Mit IC 1918 Aachen—Berlin werden seit
dem Fahrplanwechsel neben Neuss Hbf und
Mönchengladbach Hbf auch Herzogenrath
und Rheydt Hbf umsteigefrei angebunden
(allerdings nur freitags). In der Gegenrichtung
besteht die entsprechende Verbindung
an Sonntagen mit IC 1919.
ICE-Linie 28 Hamburg — Berlin — Leipzig — Nürnberg — München
Bei fast allen ICE-Verbindungen in dieser Relation
ist ein Umsteigen in Berlin erforderlich.
Umsteigefreie Verbindungen werden lediglich
noch morgens und abends angeboten.
Die Direktverbindung Berlin—Kopenhagen
bzw. Aarhus wurde zeitlich vorverlegt
(Abfahrt ICE 35/380 ab Berlin Ostbahnhof
um 11.16 Uhr). Leider auch weiterhin nicht
realisiert wurde ein verbessertes Angebot
mit zwei Zugpaaren in dieser Relation mit
Abfahrten früh und nachmittags ab Berlin
bzw. umgekehrt. Unverständlich bleibt
ebenfalls, dass die derzeit langen Stehzeiten
der ICE-TD in Berlin nicht für eine Durchbindung
z. B. ab/bis Chemnitz Hbf – und damit
für eine Angebotsverbesserung in dieser
seit langem vernachlässigten Relation – genutzt
werden.
Für Reisende nach Warnemünde wird in
der Zeit vom 5. Juni bis 25. September an
Sonnabenden ein zweites ICE-Zugpaar ab/
bis Warnemünde verkehren (Nürnberg Hbf
ab 5.20 Uhr, Berlin Hbf ab 10.14 Uhr, Warnemünde
an 12.47 Uhr, ab 13.02 Uhr, Berlin Hbf
an 15.45 Uhr, München Hbf an 22.15 Uhr). Angesichts
des ohnehin sehr spärlichen Fernverkehrsangebotes
in der Relation Berlin—
Rostock ist es schade, dass der zusätzliche
ICE speziell Richtung Warnemünde relativ
zeitnah zum Interconnex verkehrt (10.59 Uhr
ab Berlin Hbf). Wesentlich fahrgastfreundlicher
wäre ein tägliches Grundangebot von
drei ICE-Zugpaaren aus Richtung München
mit einer Abfahrt morgens, mittags und
abends in Berlin bzw. in Rostock/Warnemünde.
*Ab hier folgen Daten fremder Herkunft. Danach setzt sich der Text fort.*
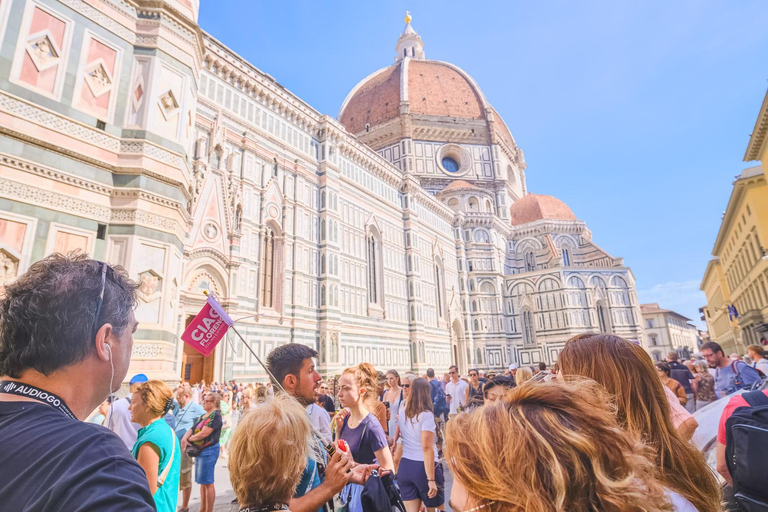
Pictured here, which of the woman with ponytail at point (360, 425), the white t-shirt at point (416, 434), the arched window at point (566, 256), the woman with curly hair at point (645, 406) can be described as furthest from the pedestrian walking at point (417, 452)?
the arched window at point (566, 256)

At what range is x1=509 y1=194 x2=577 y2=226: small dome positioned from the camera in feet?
142

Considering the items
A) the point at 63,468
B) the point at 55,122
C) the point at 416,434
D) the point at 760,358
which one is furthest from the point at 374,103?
the point at 63,468

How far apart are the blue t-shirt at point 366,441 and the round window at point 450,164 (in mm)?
42214

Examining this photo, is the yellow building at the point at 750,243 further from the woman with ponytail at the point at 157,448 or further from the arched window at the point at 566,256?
the woman with ponytail at the point at 157,448

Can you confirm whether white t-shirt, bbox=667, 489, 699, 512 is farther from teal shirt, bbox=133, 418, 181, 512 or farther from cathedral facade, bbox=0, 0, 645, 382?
cathedral facade, bbox=0, 0, 645, 382

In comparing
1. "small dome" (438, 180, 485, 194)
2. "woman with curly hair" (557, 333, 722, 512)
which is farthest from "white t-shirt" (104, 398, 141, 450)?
"small dome" (438, 180, 485, 194)

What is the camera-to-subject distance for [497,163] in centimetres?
4419

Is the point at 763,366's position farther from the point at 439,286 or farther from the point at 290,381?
the point at 439,286

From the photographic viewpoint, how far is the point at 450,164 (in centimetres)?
4428

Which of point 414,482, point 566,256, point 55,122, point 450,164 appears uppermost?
point 450,164

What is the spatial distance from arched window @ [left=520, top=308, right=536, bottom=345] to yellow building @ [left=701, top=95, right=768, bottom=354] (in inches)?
559

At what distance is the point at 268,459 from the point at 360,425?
4.92 ft

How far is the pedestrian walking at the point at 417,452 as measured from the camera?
4043mm

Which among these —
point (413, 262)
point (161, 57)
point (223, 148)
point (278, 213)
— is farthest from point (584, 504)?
point (413, 262)
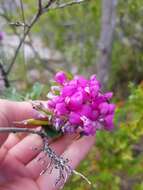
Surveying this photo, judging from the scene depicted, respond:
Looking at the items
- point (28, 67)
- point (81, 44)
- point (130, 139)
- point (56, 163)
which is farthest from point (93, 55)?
point (56, 163)

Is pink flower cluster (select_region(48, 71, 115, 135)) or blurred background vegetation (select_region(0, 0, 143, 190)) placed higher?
pink flower cluster (select_region(48, 71, 115, 135))

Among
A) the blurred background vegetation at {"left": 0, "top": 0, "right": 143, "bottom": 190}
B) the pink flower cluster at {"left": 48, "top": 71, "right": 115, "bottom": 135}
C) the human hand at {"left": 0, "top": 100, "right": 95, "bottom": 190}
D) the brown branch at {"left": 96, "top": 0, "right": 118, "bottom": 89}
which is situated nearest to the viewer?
the pink flower cluster at {"left": 48, "top": 71, "right": 115, "bottom": 135}

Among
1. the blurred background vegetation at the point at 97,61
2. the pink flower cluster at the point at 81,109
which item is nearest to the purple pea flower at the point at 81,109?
the pink flower cluster at the point at 81,109

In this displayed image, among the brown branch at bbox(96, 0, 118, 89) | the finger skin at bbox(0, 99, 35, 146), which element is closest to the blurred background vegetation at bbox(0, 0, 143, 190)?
the brown branch at bbox(96, 0, 118, 89)

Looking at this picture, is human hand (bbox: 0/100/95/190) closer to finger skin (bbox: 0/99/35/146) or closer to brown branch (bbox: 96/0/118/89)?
finger skin (bbox: 0/99/35/146)

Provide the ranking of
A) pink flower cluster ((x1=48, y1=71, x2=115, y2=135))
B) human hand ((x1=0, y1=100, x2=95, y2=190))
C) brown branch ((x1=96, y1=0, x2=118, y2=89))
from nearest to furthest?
pink flower cluster ((x1=48, y1=71, x2=115, y2=135))
human hand ((x1=0, y1=100, x2=95, y2=190))
brown branch ((x1=96, y1=0, x2=118, y2=89))

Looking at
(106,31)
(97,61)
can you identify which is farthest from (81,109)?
(97,61)
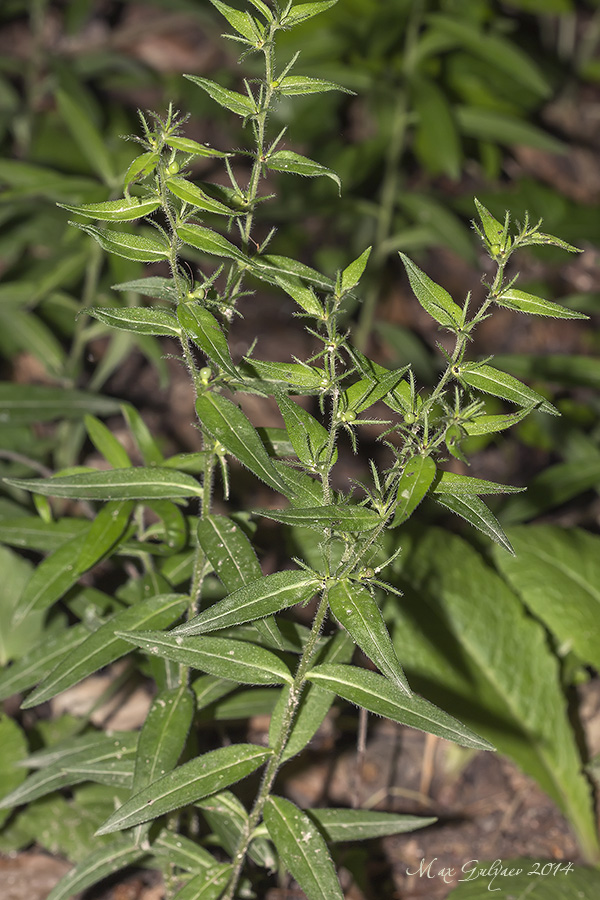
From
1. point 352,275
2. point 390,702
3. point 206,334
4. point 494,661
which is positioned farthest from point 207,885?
point 494,661

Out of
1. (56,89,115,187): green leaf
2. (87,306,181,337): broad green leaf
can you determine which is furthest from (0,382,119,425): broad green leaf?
(87,306,181,337): broad green leaf

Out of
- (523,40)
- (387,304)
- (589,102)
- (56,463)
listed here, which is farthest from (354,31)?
(589,102)

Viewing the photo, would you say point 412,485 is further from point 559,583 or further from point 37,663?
point 559,583

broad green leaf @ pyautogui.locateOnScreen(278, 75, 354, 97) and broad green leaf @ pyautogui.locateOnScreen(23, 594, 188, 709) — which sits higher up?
broad green leaf @ pyautogui.locateOnScreen(278, 75, 354, 97)

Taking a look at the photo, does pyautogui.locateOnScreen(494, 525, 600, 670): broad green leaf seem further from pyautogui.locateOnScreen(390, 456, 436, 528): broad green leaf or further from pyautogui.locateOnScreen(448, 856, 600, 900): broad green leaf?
pyautogui.locateOnScreen(390, 456, 436, 528): broad green leaf

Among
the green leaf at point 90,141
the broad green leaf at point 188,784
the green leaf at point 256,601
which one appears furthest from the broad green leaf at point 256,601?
the green leaf at point 90,141

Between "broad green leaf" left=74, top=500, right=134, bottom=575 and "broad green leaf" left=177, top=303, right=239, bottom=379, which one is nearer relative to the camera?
"broad green leaf" left=177, top=303, right=239, bottom=379

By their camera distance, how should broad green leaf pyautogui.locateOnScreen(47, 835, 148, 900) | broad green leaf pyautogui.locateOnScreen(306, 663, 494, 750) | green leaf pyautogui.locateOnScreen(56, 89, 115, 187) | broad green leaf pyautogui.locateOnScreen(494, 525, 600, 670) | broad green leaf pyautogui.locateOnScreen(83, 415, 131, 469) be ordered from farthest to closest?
green leaf pyautogui.locateOnScreen(56, 89, 115, 187)
broad green leaf pyautogui.locateOnScreen(494, 525, 600, 670)
broad green leaf pyautogui.locateOnScreen(83, 415, 131, 469)
broad green leaf pyautogui.locateOnScreen(47, 835, 148, 900)
broad green leaf pyautogui.locateOnScreen(306, 663, 494, 750)

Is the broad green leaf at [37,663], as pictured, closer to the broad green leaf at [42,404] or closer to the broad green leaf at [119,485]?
the broad green leaf at [119,485]
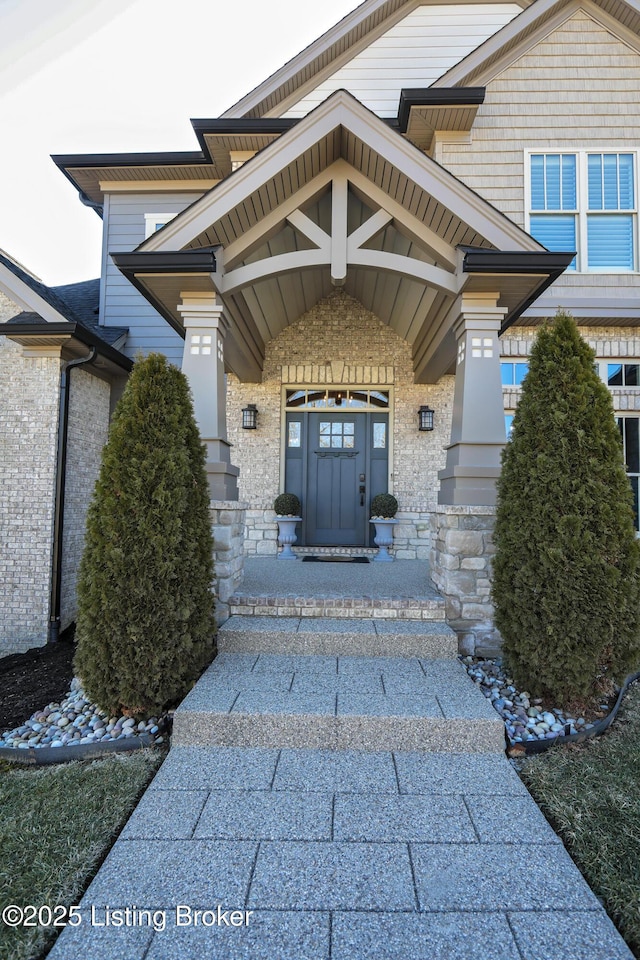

Die seit 13. Dezember 2009 vorgenommene
Brechung dieser Linie in Berlin
bietet für diese Maßnahme nun ideale Voraussetzungen.
[Bild]201001_nachtzug2.jpg|Verbesserungspotenzial im Fernverkehr, Beispiel 2: Mit Durchbindung z. B. des Thalys
könnte einerseits die bislang fehlende schnelle Sprinter-Verbindung zwischen Berlin
und Köln realisiert werden, andererseits auch eine umsteigefreie und noch dazu
werbewirksame Verbindung Berlin—Paris. Im Bild Thalys in Köln Hbf vor der Abfahrt
nach Paris. |Foto: Christian Schultz|Thalys[/Bild]
Ein ICE dieser Linie wird freitags neu nach
Innsbruck über Garmisch-Partenkirchen
und Seefeld verlängert. Erfreulich: Die über
München hinaus verlängerten Züge dieser
Linie halten auch in Tutzing am Starnberger
See sowie in Oberau und ermöglichen so für
die Reisenden bequeme, umsteigefreie Verbindungen.
Mit 0.04 Uhr ist die Ankunft in
Innsbruck Hbf leider recht ungünstig, eine
um 2 Stunden frühere Ankunftszeit wäre
hier deutlich fahrgastfreundlicher.
IC-/EC-Linie 27 Hamburg — Berlin — Prag / Wien / Budapest
Zwischen Berlin Hbf und Dresden Hbf blieben
die Fahrzeiten der EuroCity-Züge (EC)
mit 2:16 Stunden praktisch unverändert
(zum Vergleich: Im Fahrplanjahr 2008 betrug
die Fahrzeit noch 2:06 Stunden). Sehr unerfreulich
ist diese Tatsache vor dem Hintergrund,
dass sich die Bahnfahrzeit damit nur
unwesentlich von der Fahrzeit der preislich
deutlich günstigeren Fernbusse unterscheidet.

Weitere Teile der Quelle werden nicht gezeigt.